IBM and university collaborators are developing a “cognitive computer” they hope will mimic the brain’s abilities for sensation, perception, action, and interaction while rivaling the brain’s low power consumption and compact size.
The goal is a computer “with a new intelligence that can integrate information from a variety of sensors and sources, deal with ambiguity, respond in a context-dependent way, learn over time and carry out pattern recognition to solve difficult problems based on perception, action and cognition in complex, real-world environments,” IBM said in a statement yesterday.
Watch the IBM video for an explanation of how this will work:
“Cognitive computing offers the promise of systems that can integrate and analyze vast amounts of data from many sources in the blink of an eye, allowing businesses or individuals to make rapid decisions in time to have a significant impact,” the company said.
“For example, bankers must make split-second decisions based on constantly changing data that flows at an ever-dizzying rate. And in the business of monitoring the world’s water supply, a network of sensors and actuators constantly records and reports metrics such as temperature, pressure, wave height, acoustics and ocean tide.
“In either case, making sense of all that input would be a Herculean task for one person, or even for one hundred. A cognitive computer, acting as a ‘global brain,’ could quickly and accurately put together the disparate pieces of this complex puzzle and help people make good decisions rapidly.’

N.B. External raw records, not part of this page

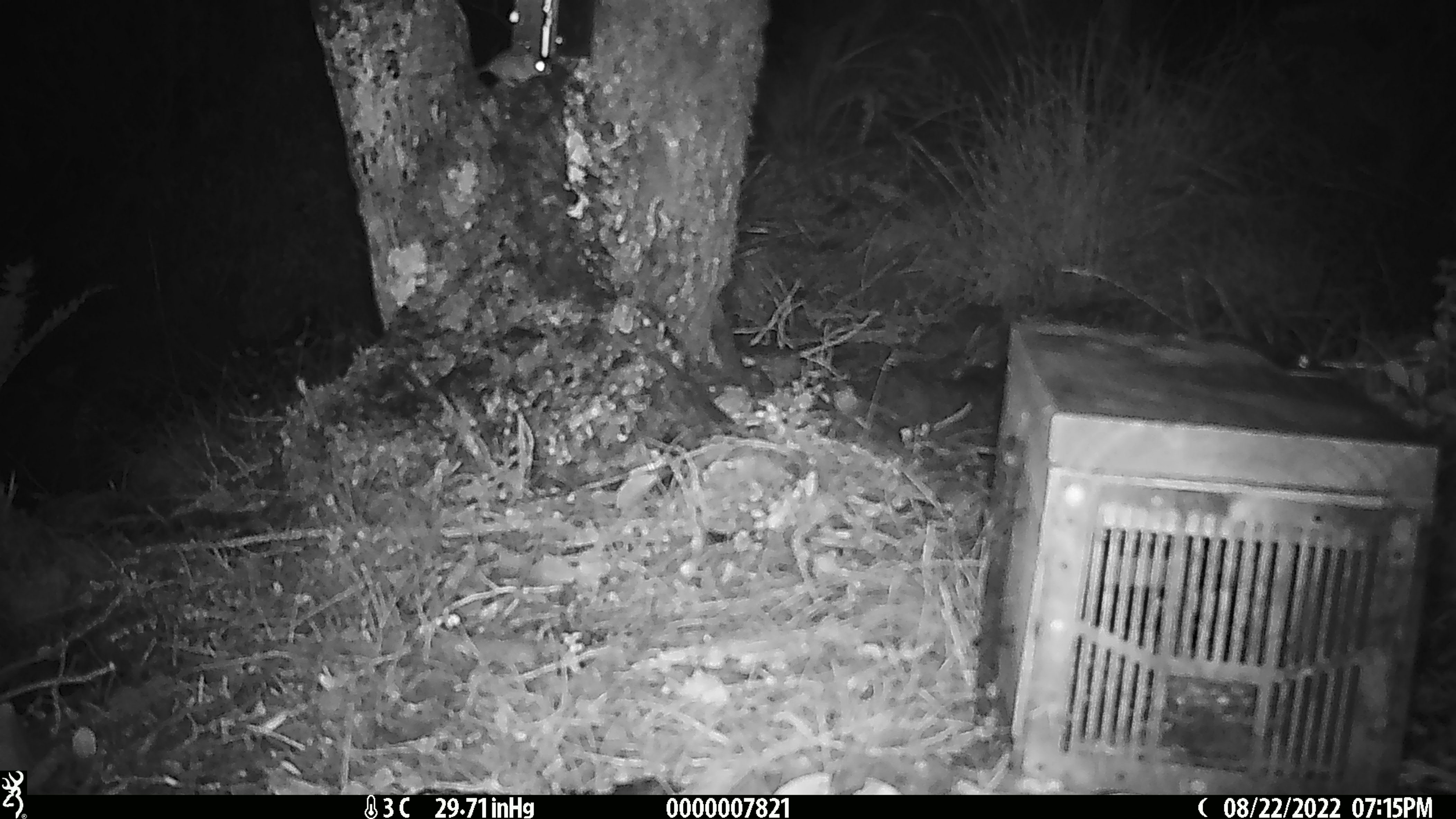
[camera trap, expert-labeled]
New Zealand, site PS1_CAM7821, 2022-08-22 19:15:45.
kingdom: Animalia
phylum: Chordata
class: Mammalia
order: Rodentia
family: Muridae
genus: Mus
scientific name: Mus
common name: mouse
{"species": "mouse (Mus)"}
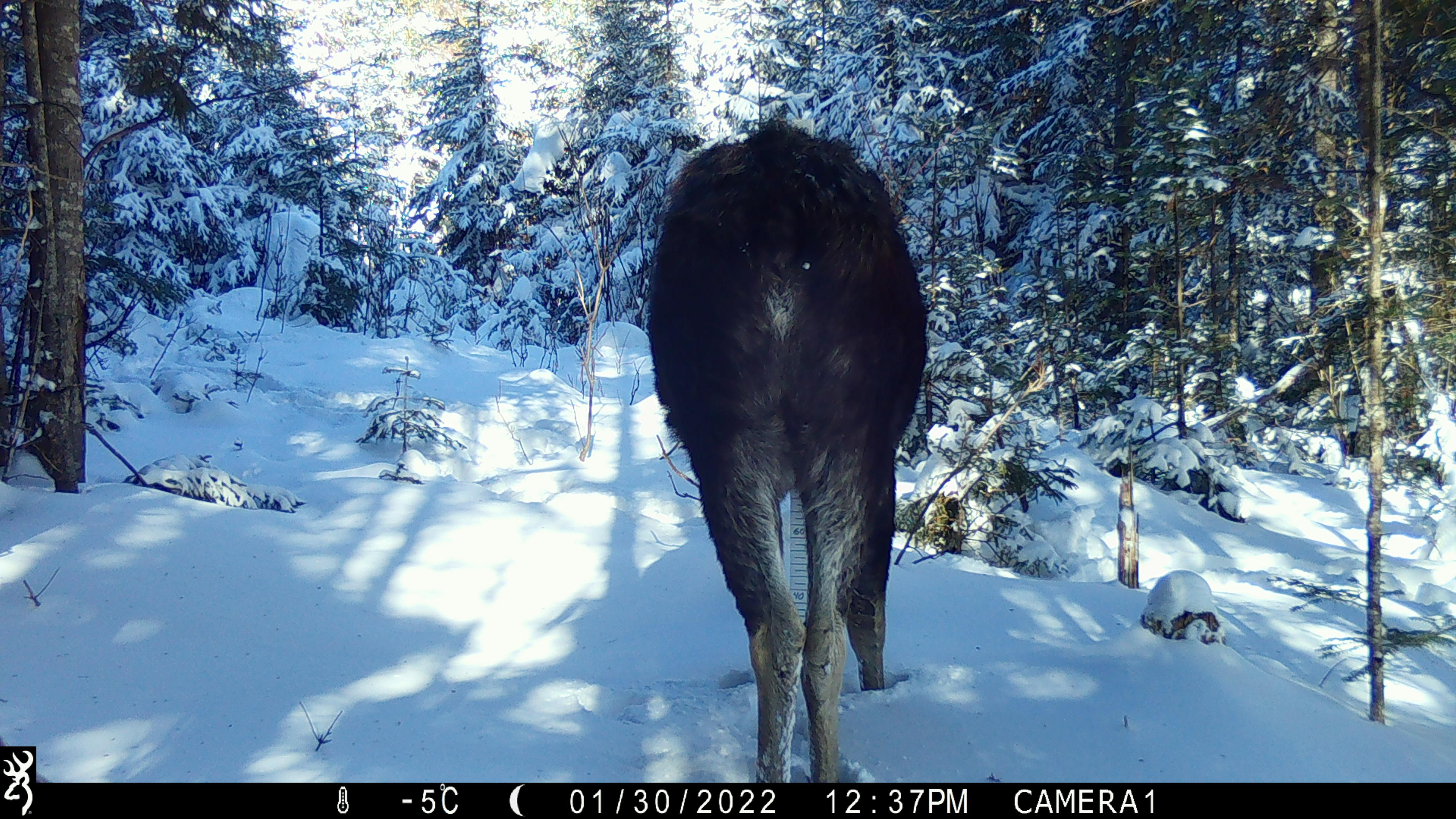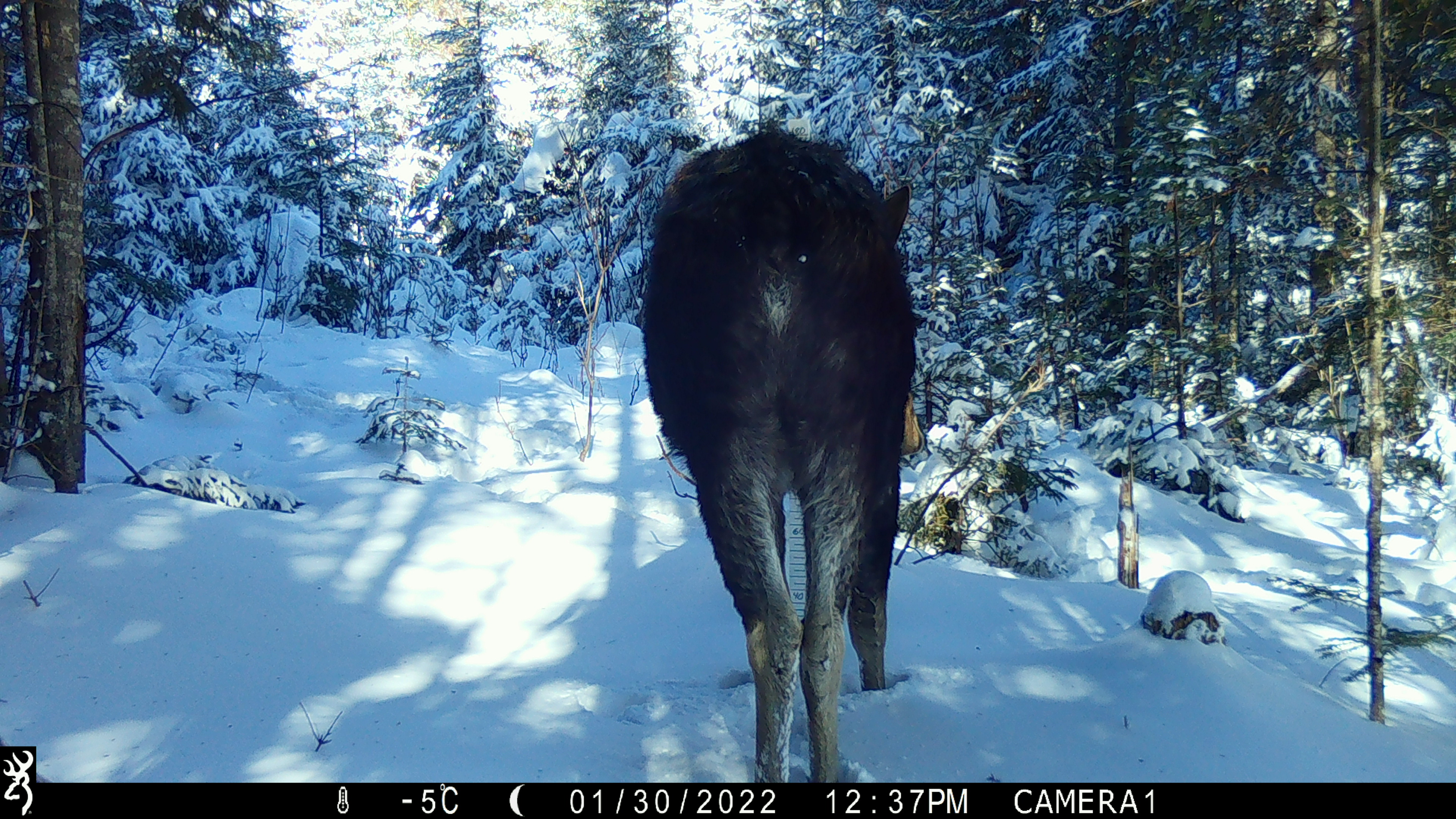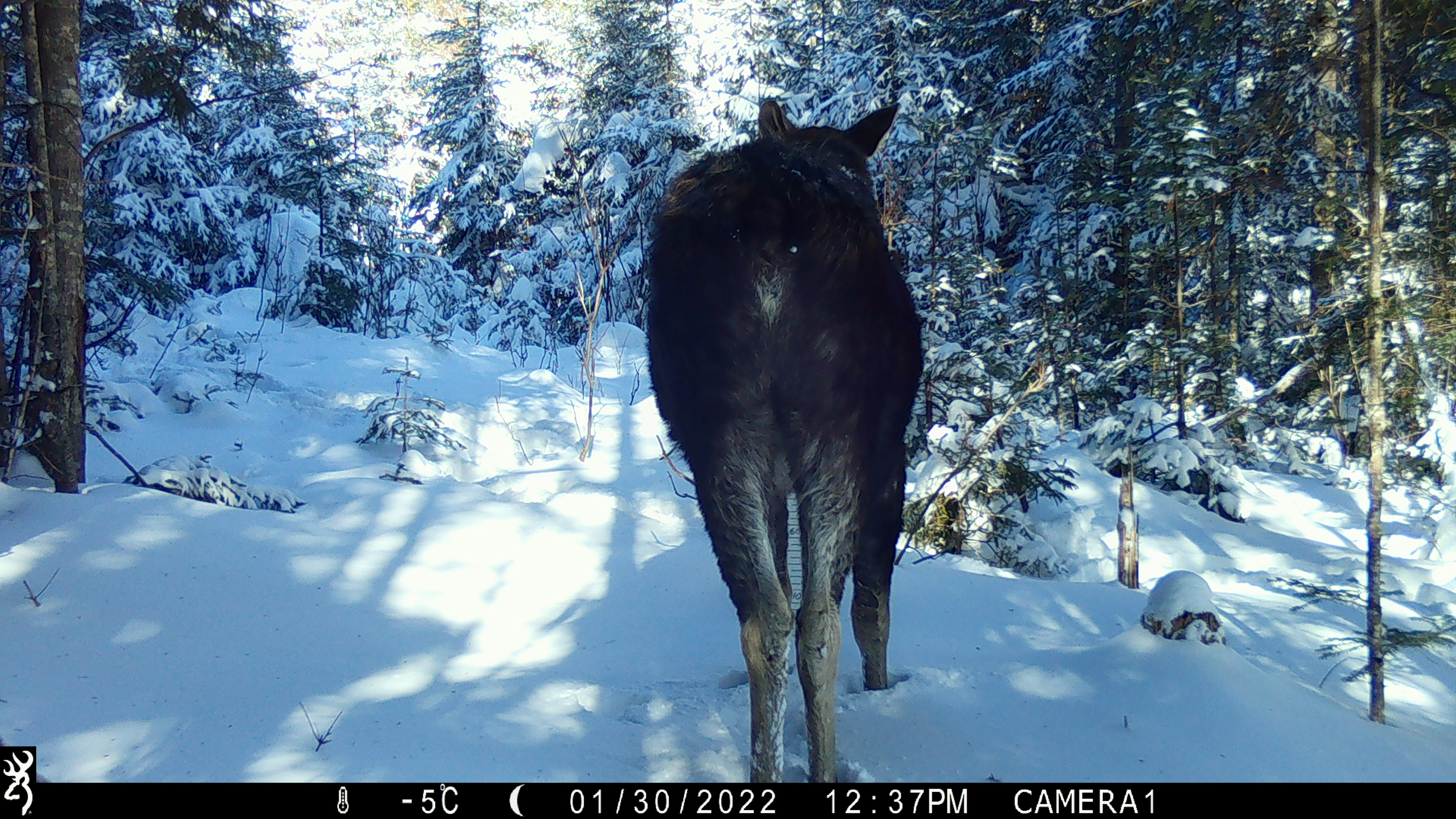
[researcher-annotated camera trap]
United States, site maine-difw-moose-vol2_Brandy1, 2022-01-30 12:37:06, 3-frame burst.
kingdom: Animalia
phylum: Chordata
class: Mammalia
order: Artiodactyla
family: Cervidae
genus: Alces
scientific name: Alces alces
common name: moose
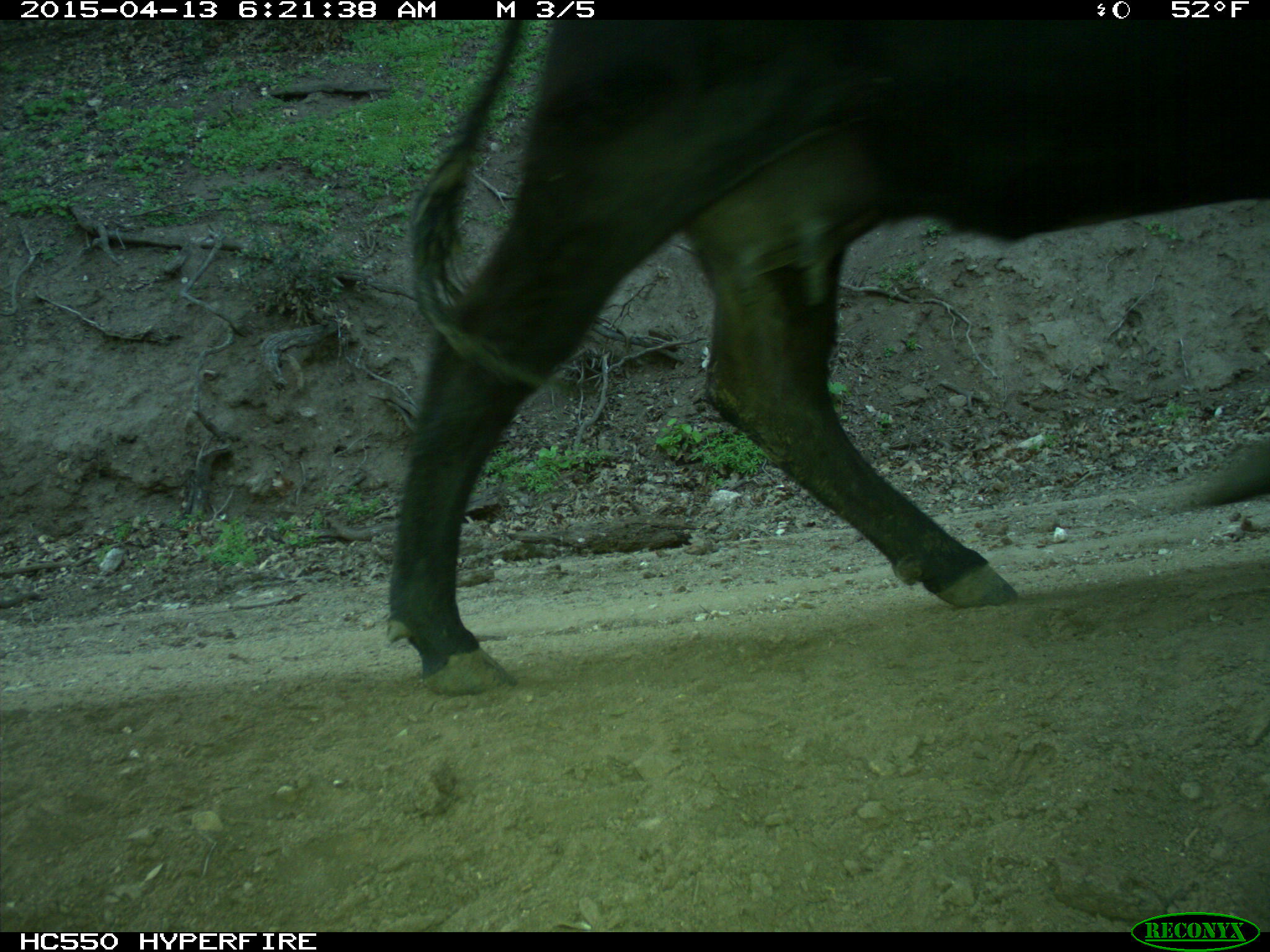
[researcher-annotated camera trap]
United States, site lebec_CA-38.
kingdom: Animalia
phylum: Chordata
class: Mammalia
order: Artiodactyla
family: Bovidae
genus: Bos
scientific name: Bos taurus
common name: domestic cow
Bos taurus (domestic cow).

The project received $4.9 million in funding from the U.S. Defense Advanced Research Projects Agency, Initial research will focus on demonstrating nanoscale, low power synapse-like devices and on uncovering the functional microcircuits of the brain. The long-term mission is to demonstrate low-power, compact cognitive computers that approach mammalian-scale intelligence.
“We believe that our cognitive computing initiative will help shape the future of computing in a significant way, bringing to bear new technologies that we haven’t even begun to imagine,” said Josephine Cheng, IBM Fellow and vice president of IBM’s Almaden Research Center in San Jose.